Transcribe each line of the material as it is, and drop any picture.

DATASET CONTENT »
----

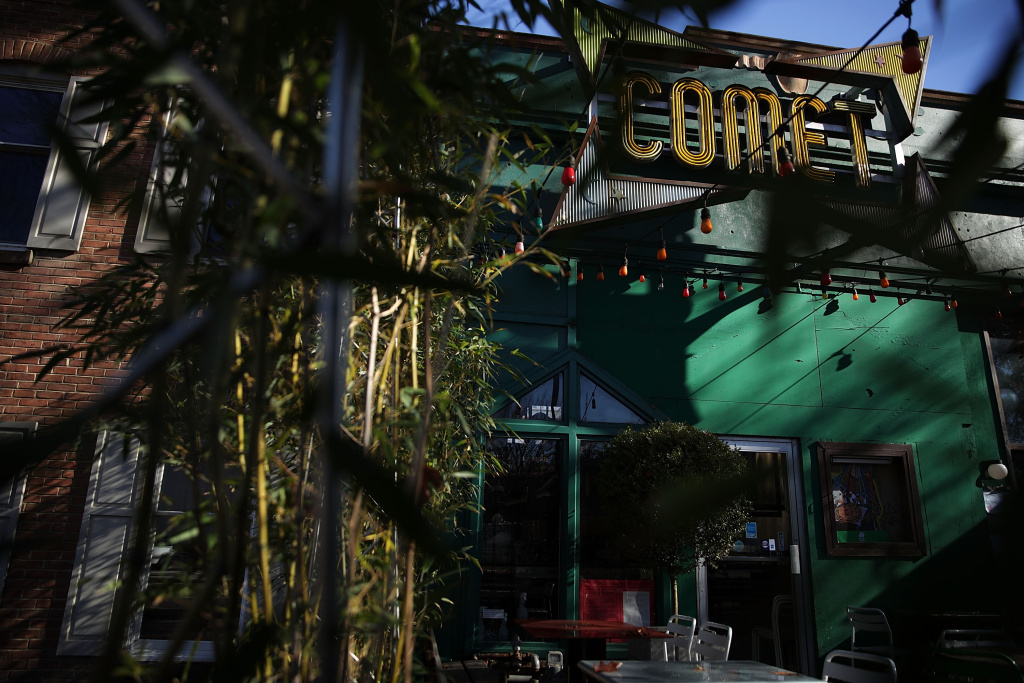 The sign and front entrance of Comet Ping Pong pizzeria are seen on Connecticut Avenue December 5, 2016 in Washington, DC.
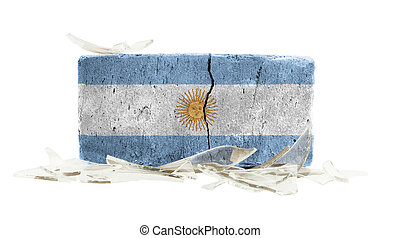 Brick with broken glass, violence concept, flag of Argentina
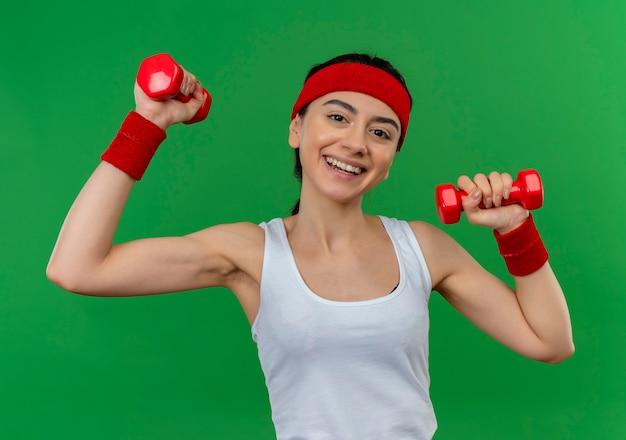Молодая фитнес-женщина в спортивной одежде с повязкой на голову держит две гантели, поднимая руки, делая упражнения, уверенно улыбаясь, стоя над зеленой стеной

----

SOLUTION BELOW »
 The sign and front entrance of Comet Ping Pong pizzeria are seen on Connecticut Avenue December 5, 2016 in Washington, DC.
 Brick with broken glass, violence concept, flag of Argentina
Молодая фитнес-женщина в спортивной одежде с повязкой на голову держит две гантели, поднимая руки, делая упражнения, уверенно улыбаясь, стоя над зеленой стеной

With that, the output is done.